A subscriber who wishes to remain anonymous wrote, “Recently, I put four of my paintings into a new gallery that takes anything and everything. Two months later, my artwork was put in a closet. If I want to stay there, my only option is to rent a wall for about $155 a month. Contract signed, month-to-month, this way my artwork will remain hanging no matter how many artists they bring in. What good is having art in a gallery if it’s put in a closet?”
Thanks, Anonymous. Renting wall space is a great way for a gallery to make money without having to sell art. With anything and everything accepted, diminishing standards hurt everyone. Still, some view these “vanity galleries” as a sign of democratic times — leaving it for the public to decide what’s hot. Others smell the exploitation of artists willing to pay for wall space, sometimes at any cost. If it’s a wall you’re after, you have choices: websites, art fairs, on social media, in community groups, with consultants, designers, even at the auction houses. If you’re going to pay rent, why not shop around? Here are a few ideas:
Build a professional website and keep it up-to-date.
Enter an art fair or community exhibition that’ll get your work in front of potential collectors.
Pay attention to what the artist-run spaces are doing.
Donate to a selected charity event or join a public art campaign.
Take a trip and take your paints.
Use the best materials.
Invest in a workshop, given by a working pro.
Grant yourself the time and space to get better and better — you may soon find you’re out of the closet.
PS: “Glory is fleeting, but obscurity is forever.” (Napoleon Bonaparte)

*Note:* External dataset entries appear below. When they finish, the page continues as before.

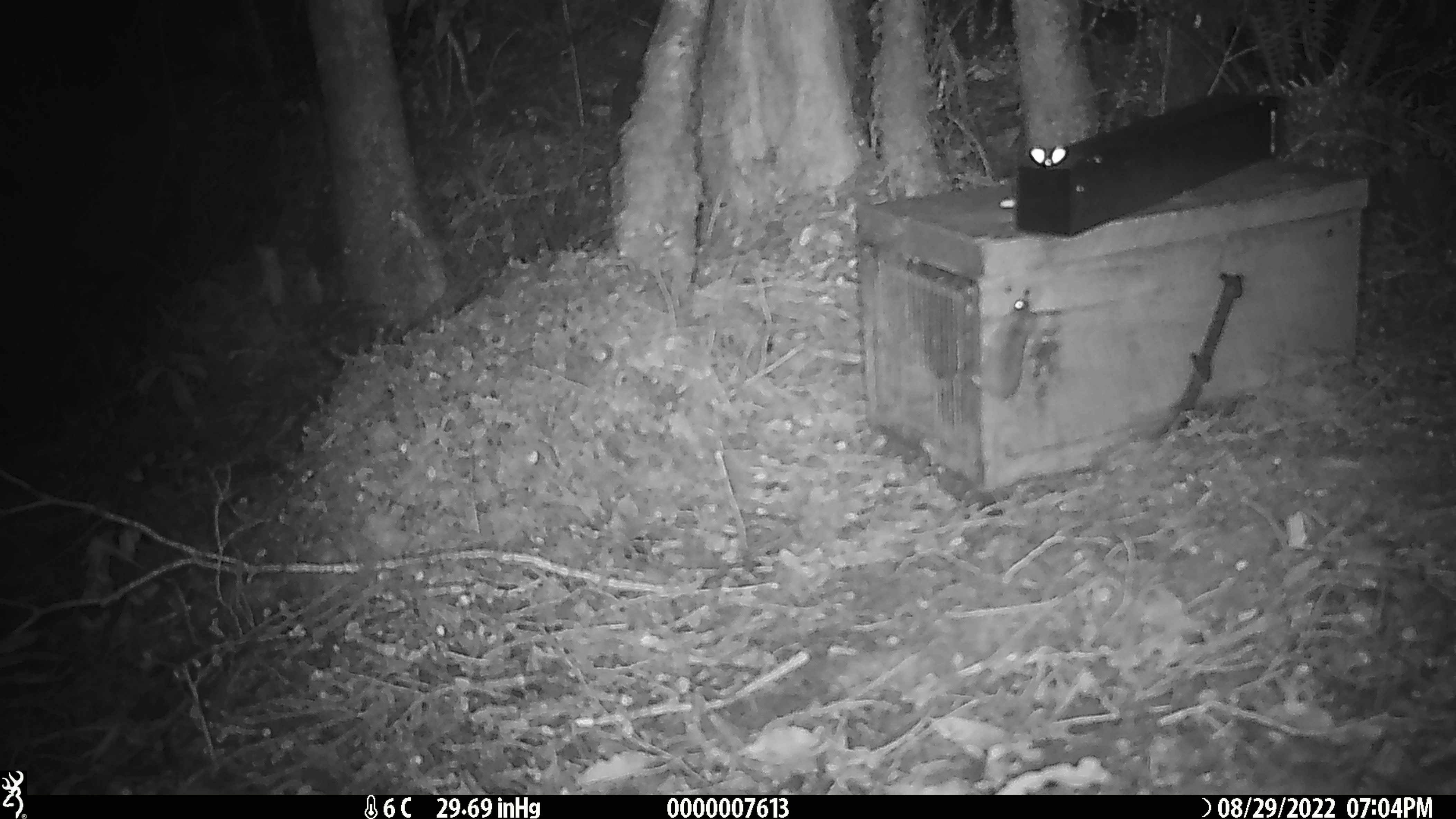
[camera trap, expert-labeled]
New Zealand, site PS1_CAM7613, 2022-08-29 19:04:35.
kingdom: Animalia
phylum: Chordata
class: Mammalia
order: Rodentia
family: Muridae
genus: Mus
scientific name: Mus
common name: mouse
Mouse (Mus).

Esoterica: The commercial gallery model, while in flux, aspires to do business as a choosey curator of quality, consistent work presented and supported by professional art dealers actively working to build your following. If successful, most earn a hefty commission unrivalled by any other economic commodity. In return, the best galleries cultivate society’s future treasures and shape the meaningful collections of tomorrow. The best dealers are enthusiastic purveyors of the cultural gifts unfolding in their lifetimes — bolstering passion and performing duties that leave artists free to create.
Though his work has sold at the local artist’s league and the vanity gallery, our anonymous subscriber reports it difficult to find desirable representation and believes it may have something to do with being self-taught and lacking awards. “What’s an artist to do with no formal education in the field?” he asks. “Not everything that can be counted counts, and not everything that counts can be counted,” said Albert Einstein. As lifers, we’re obliged to look not at our credentials but at our paintings, and inquire into their infinite improvability. How to make them uniquely ours and impossible to pass up? “The details are details. They make the product. The connections, the connections, the connections. It will in the end be these details that give the product its life,” said Charles Eames. “Good merchandise, even hidden, soon finds buyers.” (Plautus)
Henri Rousseau’s painting, Tiger in a Tropical Storm was rejected by jurers at the Academie de peinture et de sculpture, so he entered it at the Salon de Independants under a different name — Surprised!